After finishing college, Selden landed an internship at Dateline NBC in Manhattan. Then she moved to Spokane, where she worked the overnight shift as an assistant producer for a morning news program and eventually landed her own show.
Once the two married, Selden realized that the odd hours and frequent job changes of a broadcast news career were incompatible with her husband’s legal career. So she took the LSAT.
The leap from TV news to law was abrupt but natural. Selden’s father, Lynn C. Grebe, is a personal injury attorney in Bay City, Texas, where Selden grew up.
“I was the oldest of six children,” she says. “Our dad used to talk about his cases at dinner, and it was so enjoyable to hear his stories. He really loves helping people, and that’s the true benefit of plaintiff’s work.”
Selden was accepted by the University of Houston Law Center, so she and her new husband moved to Houston, where he worked in maritime law. But his career did a 180 when he landed a job in Austin as a legal reporter for the Austin Business Journal, so Selden decided to complete her final year as a visiting student at the University of Texas School of Law. Eventually, Jon returned to law, so the Seldens are again a two-attorney household.
Her primary focus is insurance litigation, mainly representing plaintiffs in life insurance, property damage, fire, flood and health-related claims. She also litigates business disputes and handles cases in securities fraud and construction defects.
“Sometimes I am amazed when an insurance company will deny coverage,” she says. “In one case, an insurance agent had not informed my client that his health policy had very low limits for outpatient treatment like chemotherapy. When my client later developed cancer, that small amount did not go far to treat his debilitating disease. We settled that case based on the fact that my client’s agent had misrepresented the coverage in a number of ways.”
Selden’s clients like her style. “Suzette helped us when a drunk driver drove their car into our house and almost killed my husband,” says Beth Welfel of Austin. “I cannot say enough good things about her as an attorney and as a compassionate person. She is a gentle person but a hard fighter when it comes to her clients.”

Saved entries:
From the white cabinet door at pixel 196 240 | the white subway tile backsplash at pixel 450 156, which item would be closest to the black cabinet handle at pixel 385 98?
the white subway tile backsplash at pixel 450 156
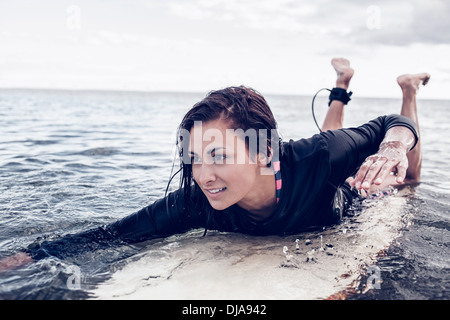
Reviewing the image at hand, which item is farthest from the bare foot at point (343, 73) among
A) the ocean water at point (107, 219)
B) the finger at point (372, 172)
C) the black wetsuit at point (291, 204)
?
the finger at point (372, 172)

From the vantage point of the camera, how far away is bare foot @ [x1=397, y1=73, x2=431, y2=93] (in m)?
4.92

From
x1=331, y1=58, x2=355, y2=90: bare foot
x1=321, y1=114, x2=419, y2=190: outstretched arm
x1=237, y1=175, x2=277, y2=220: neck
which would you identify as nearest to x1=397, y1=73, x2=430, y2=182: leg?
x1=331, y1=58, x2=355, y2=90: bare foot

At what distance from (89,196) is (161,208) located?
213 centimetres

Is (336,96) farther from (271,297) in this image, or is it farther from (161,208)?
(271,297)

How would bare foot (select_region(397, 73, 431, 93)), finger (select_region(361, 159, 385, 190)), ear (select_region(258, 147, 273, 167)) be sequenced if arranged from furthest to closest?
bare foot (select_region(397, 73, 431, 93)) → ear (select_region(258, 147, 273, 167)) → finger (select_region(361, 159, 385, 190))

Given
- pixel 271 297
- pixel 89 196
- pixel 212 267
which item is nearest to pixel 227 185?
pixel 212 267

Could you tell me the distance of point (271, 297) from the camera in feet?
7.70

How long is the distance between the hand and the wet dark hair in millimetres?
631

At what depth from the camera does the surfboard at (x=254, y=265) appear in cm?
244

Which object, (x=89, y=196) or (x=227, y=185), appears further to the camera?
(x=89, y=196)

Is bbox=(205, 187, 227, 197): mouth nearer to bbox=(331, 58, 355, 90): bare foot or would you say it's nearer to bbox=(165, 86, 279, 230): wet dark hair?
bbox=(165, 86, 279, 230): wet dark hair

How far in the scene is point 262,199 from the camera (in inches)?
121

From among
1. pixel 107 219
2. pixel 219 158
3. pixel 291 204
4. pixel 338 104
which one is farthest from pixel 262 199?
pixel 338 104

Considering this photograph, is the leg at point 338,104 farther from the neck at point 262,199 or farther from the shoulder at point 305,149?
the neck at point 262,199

(What is expected):
Rewrite the passage about Selden from "The leap from" to "Selden grew up.", putting "sudden" in place of "abrupt".

(Response):
The leap from TV news to law was sudden but natural. Selden’s father, Lynn C. Grebe, is a personal injury attorney in Bay City, Texas, where Selden grew up.